**Problem statement**.
Print the entries in full, word for word, but not the pictures.

**Supplied records**.
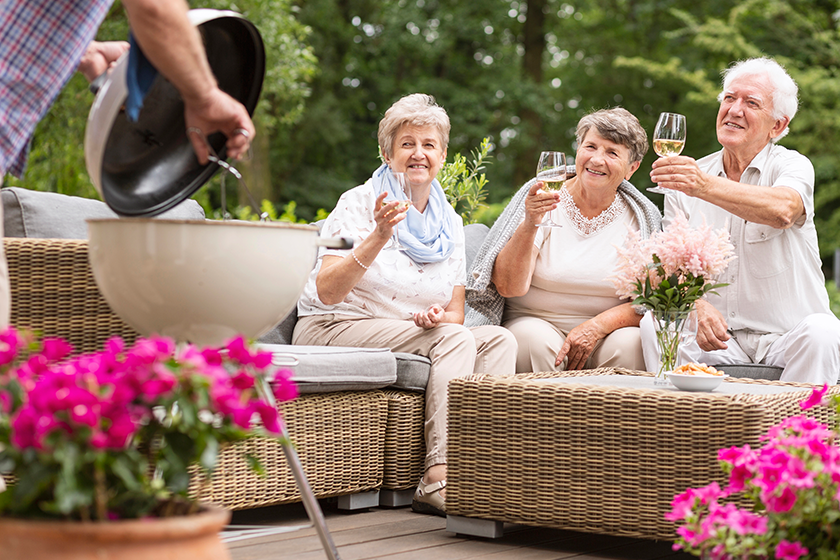 smiling-elderly-people-drinking-wine smiling-elderly-people-drinking-wine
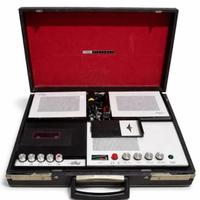 Mangiacassette vintage Gruber anni ‘70 a valigetta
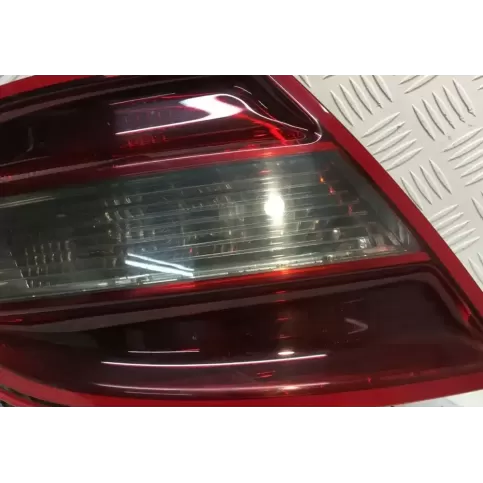 2049068302L фара задняя Mercedes-Benz C W204 2010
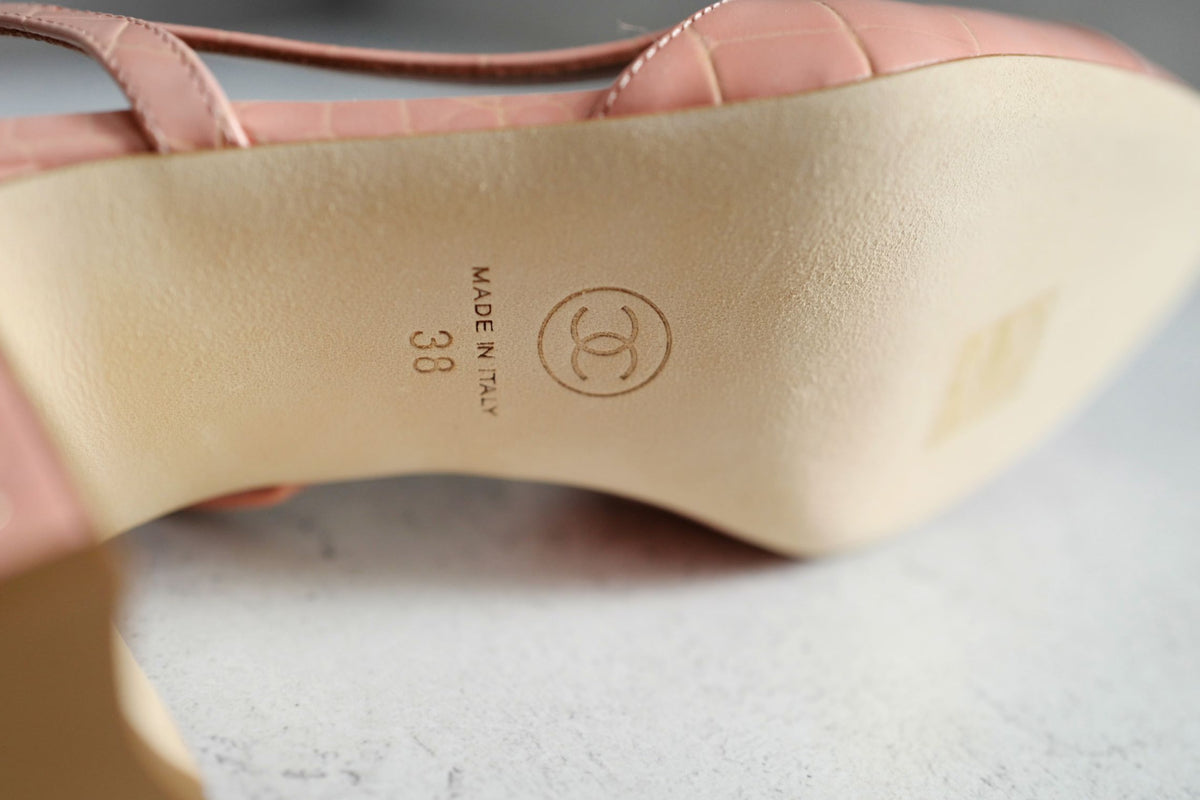 Chanel 26K Slingbacks Heels Rose Clair Croc Embossed Calfskin Size 38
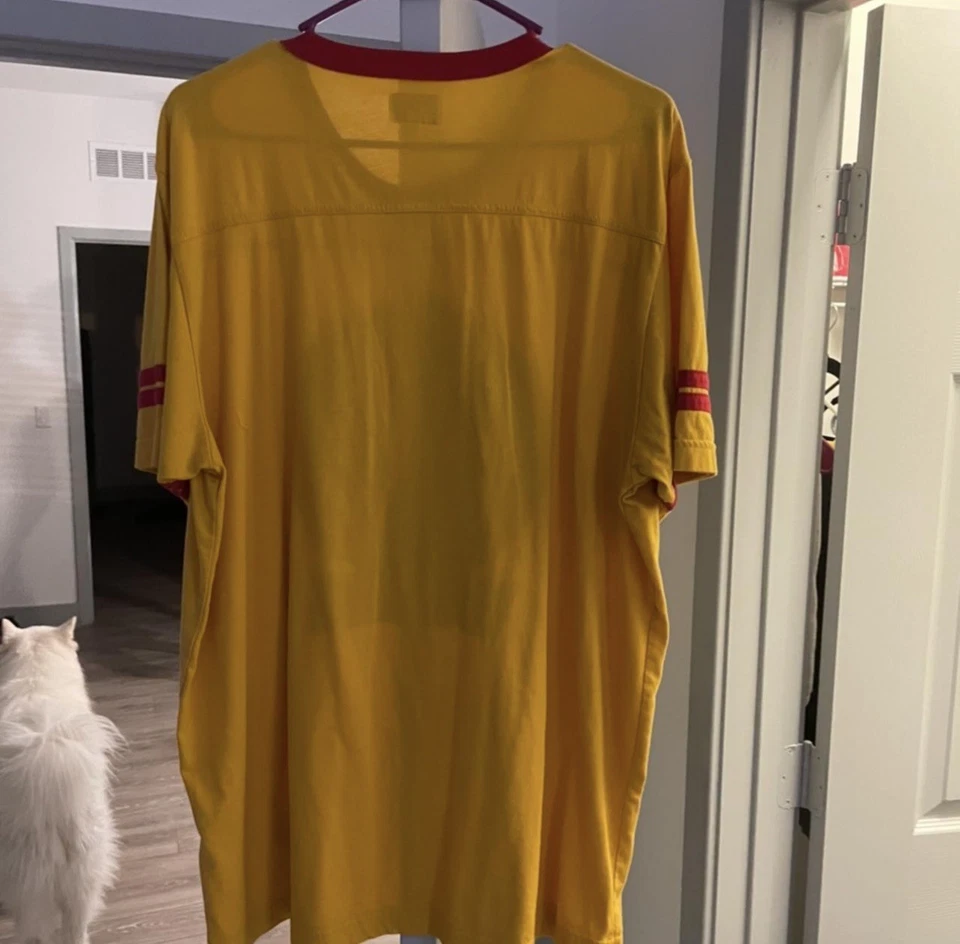 Camiseta de fútbol SS17 Supreme Vampirella S/S talla XL dorada manga corta Foto 2 de 3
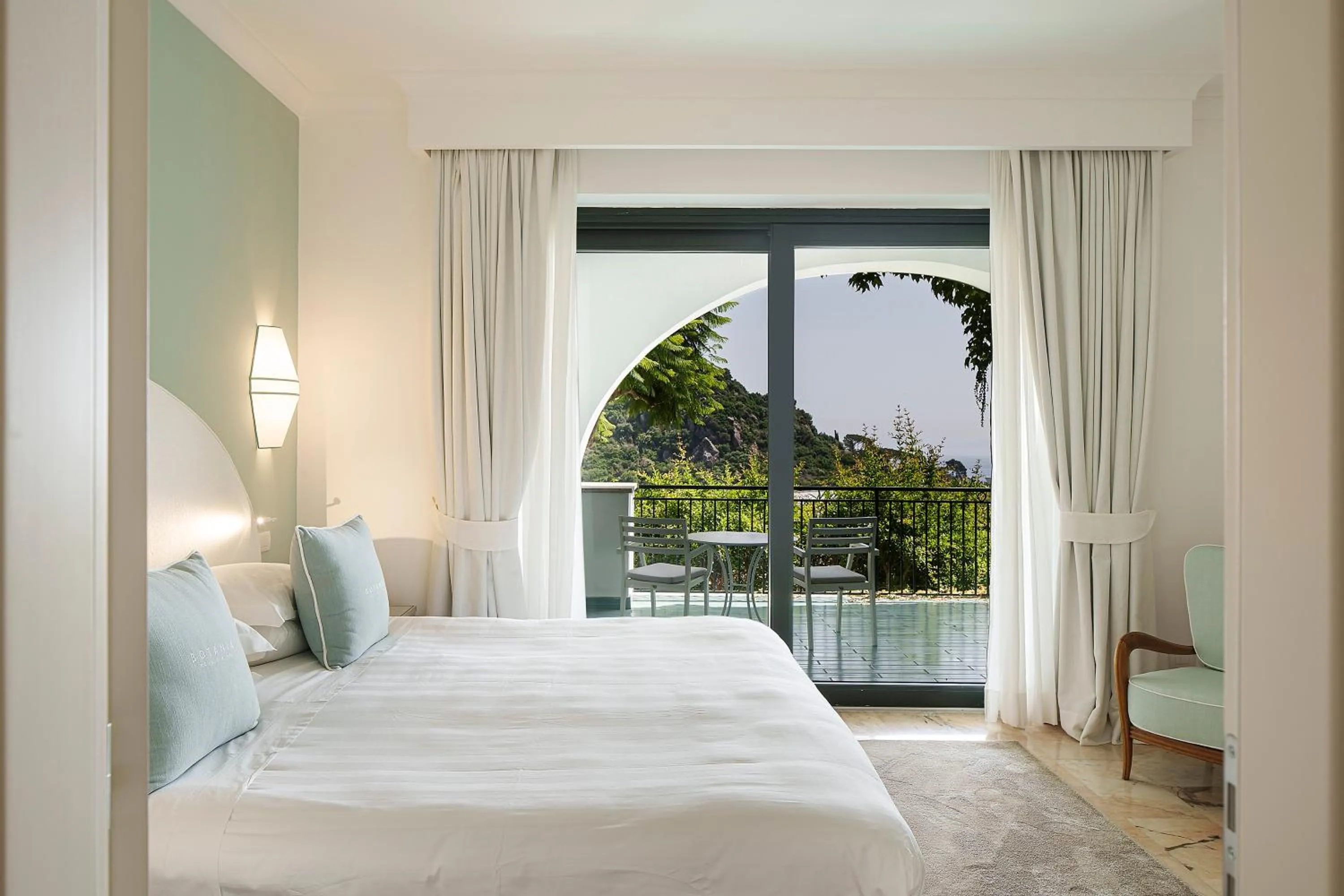 View (from property/room), Bed in Botania Relais & Spa - The Leading Hotels of the World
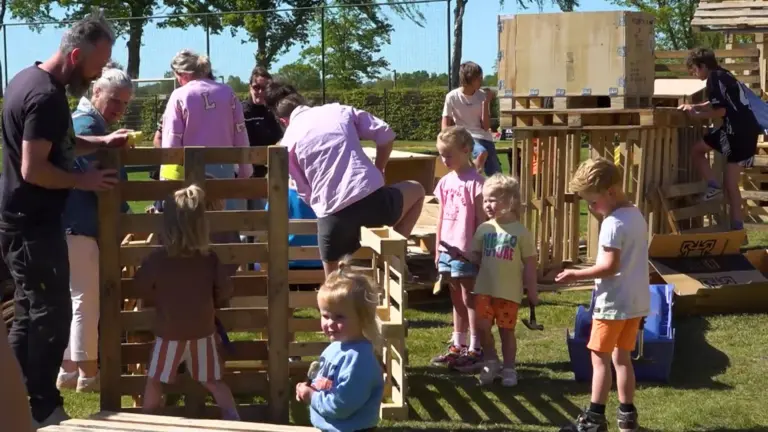 [VIDEO] Kindervakantieweek Helenaveen viert vijfjarig bestaan: ‘Waar een klein dorp groot in kan zijn’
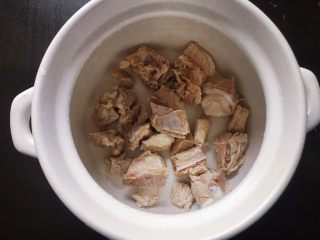 6、排骨藕汤,准备一砂锅，将焯好的排骨放入锅中。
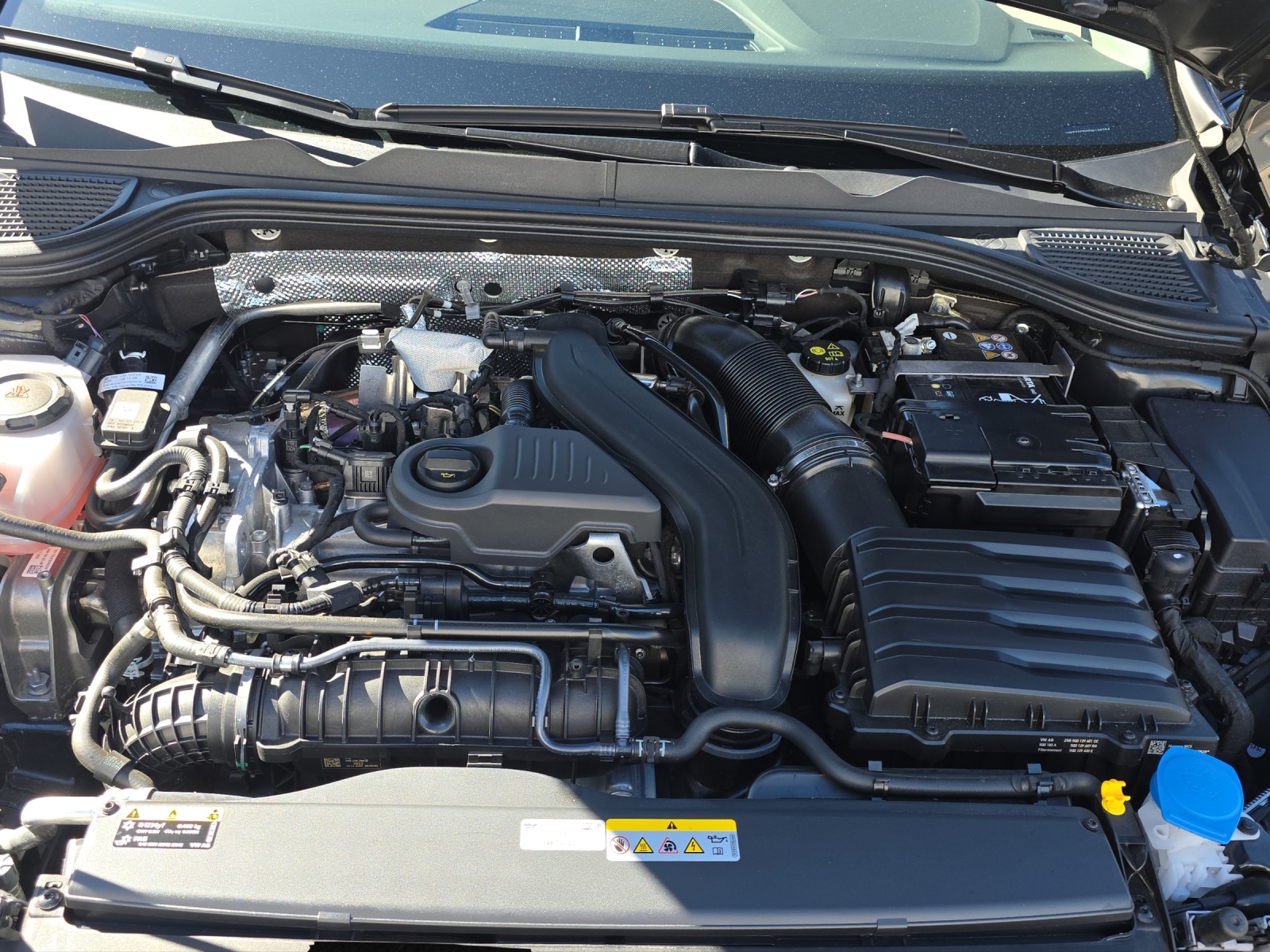 VW Golf 1.5 TSI Basis-image-15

**Written answer**.
 smiling-elderly-people-drinking-wine smiling-elderly-people-drinking-wine
 Mangiacassette vintage Gruber anni ‘70 a valigetta
 2049068302L фара задняя Mercedes-Benz C W204 2010
 Chanel 26K Slingbacks Heels Rose Clair Croc Embossed Calfskin Size 38
 Camiseta de fútbol SS17 Supreme Vampirella S/S talla XL dorada manga corta Foto 2 de 3
 View (from property/room), Bed in Botania Relais & Spa - The Leading Hotels of the World
 [VIDEO] Kindervakantieweek Helenaveen viert vijfjarig bestaan: ‘Waar een klein dorp groot in kan zijn’
 6、排骨藕汤,准备一砂锅，将焯好的排骨放入锅中。
 VW Golf 1.5 TSI Basis-image-15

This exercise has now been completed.